# Requirement:
Print the records below word for word, beginning with the first line and ending once the line containing "genus: Lepus" is printed.

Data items
┌──

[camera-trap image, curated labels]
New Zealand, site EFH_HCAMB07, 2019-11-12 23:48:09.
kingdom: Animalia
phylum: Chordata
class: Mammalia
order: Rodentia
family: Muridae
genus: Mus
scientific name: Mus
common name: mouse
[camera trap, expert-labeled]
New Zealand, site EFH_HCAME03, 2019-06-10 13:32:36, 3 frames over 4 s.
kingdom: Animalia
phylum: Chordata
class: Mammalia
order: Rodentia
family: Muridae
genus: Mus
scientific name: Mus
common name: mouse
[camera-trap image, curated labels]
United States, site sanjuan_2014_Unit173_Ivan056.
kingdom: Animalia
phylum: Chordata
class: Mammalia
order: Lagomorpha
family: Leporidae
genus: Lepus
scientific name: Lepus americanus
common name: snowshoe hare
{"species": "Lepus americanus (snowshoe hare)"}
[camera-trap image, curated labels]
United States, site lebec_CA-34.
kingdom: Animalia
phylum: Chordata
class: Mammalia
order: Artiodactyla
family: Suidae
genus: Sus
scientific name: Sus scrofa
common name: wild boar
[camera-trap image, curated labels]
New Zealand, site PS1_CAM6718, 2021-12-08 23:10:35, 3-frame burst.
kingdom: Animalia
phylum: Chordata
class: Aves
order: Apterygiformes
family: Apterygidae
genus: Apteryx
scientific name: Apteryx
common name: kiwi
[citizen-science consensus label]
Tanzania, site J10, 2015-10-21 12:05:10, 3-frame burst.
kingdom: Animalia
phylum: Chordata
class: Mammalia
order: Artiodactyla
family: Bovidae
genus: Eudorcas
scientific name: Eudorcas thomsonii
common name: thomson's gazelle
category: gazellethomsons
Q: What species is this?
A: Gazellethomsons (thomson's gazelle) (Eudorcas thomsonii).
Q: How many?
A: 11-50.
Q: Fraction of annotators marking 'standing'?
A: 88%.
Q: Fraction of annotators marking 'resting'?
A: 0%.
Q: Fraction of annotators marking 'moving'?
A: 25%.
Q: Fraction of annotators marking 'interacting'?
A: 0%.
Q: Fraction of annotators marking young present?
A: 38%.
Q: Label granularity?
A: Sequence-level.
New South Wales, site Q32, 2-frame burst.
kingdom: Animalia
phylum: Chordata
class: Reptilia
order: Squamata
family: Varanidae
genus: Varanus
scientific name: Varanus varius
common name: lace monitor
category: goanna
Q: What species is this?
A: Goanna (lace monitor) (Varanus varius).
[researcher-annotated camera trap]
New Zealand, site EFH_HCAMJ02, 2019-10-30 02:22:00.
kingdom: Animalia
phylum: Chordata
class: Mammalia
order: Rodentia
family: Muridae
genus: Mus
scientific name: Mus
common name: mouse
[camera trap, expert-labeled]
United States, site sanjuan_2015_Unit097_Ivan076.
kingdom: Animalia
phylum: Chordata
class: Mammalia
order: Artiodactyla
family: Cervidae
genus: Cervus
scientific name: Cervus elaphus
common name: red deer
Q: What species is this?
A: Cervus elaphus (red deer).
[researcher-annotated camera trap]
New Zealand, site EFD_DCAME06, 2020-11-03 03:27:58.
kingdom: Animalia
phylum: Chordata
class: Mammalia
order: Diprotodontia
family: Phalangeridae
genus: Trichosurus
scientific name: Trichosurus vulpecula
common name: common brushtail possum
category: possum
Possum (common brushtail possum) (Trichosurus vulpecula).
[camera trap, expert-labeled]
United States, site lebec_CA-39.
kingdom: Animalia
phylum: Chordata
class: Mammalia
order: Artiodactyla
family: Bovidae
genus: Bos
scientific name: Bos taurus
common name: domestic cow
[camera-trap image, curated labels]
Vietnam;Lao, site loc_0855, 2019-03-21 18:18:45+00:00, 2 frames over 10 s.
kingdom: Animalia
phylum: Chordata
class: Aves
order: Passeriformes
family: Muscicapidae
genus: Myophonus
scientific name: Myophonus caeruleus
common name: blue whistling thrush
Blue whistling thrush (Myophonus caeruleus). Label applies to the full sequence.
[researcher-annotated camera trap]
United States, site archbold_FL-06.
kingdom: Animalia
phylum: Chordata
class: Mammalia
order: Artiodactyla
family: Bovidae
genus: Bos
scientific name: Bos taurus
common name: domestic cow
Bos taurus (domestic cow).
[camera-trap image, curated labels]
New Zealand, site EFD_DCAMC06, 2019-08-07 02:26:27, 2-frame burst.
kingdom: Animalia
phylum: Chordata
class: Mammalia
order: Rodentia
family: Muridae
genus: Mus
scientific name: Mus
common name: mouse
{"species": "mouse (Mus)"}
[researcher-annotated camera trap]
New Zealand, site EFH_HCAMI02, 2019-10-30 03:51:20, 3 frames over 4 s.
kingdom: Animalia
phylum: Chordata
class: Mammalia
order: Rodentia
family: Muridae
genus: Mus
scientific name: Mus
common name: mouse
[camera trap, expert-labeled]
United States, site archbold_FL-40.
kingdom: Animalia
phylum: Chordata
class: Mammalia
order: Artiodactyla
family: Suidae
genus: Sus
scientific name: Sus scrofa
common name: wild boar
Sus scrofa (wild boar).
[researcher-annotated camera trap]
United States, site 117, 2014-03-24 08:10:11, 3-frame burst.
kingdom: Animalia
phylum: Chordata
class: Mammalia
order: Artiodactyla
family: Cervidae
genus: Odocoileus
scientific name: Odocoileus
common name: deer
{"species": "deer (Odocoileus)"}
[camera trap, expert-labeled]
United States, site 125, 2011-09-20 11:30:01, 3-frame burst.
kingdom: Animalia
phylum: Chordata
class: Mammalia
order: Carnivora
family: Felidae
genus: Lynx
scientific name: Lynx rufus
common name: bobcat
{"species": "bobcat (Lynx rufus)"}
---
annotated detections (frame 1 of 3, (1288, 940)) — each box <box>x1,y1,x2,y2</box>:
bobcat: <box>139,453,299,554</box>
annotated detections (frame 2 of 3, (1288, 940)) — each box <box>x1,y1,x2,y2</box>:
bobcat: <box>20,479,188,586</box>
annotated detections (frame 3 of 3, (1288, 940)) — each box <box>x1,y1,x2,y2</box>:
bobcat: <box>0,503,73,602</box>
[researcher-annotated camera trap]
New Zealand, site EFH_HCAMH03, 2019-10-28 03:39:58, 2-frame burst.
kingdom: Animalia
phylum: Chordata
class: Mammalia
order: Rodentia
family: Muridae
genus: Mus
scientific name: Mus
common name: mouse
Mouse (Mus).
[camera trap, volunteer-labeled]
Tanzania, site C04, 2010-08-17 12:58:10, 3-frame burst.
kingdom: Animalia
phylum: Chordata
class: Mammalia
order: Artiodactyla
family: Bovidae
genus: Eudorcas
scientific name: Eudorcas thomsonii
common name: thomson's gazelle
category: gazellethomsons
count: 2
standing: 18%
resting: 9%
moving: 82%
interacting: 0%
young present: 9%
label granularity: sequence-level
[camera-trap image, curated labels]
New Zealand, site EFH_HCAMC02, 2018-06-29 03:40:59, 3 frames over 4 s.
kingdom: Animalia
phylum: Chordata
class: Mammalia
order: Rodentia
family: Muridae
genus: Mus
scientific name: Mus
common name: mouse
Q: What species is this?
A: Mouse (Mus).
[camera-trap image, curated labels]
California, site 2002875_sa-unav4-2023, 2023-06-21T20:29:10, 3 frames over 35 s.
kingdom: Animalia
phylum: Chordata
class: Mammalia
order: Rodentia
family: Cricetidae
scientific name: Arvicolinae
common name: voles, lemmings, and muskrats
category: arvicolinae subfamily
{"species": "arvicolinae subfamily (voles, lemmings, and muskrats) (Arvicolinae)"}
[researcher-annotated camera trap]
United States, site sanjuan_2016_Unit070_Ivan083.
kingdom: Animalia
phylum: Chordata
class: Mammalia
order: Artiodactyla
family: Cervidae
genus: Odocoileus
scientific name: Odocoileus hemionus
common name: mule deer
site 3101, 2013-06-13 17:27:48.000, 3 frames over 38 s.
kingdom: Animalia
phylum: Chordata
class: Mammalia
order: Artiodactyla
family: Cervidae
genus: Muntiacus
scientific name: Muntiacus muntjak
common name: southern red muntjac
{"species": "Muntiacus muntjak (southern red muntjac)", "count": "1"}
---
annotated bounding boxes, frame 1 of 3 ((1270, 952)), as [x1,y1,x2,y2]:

└──

# The completed task:
[camera-trap image, curated labels]
New Zealand, site EFH_HCAMB07, 2019-11-12 23:48:09.
kingdom: Animalia
phylum: Chordata
class: Mammalia
order: Rodentia
family: Muridae
genus: Mus
scientific name: Mus
common name: mouse
[camera trap, expert-labeled]
New Zealand, site EFH_HCAME03, 2019-06-10 13:32:36, 3 frames over 4 s.
kingdom: Animalia
phylum: Chordata
class: Mammalia
order: Rodentia
family: Muridae
genus: Mus
scientific name: Mus
common name: mouse
[camera-trap image, curated labels]
United States, site sanjuan_2014_Unit173_Ivan056.
kingdom: Animalia
phylum: Chordata
class: Mammalia
order: Lagomorpha
family: Leporidae
genus: Lepus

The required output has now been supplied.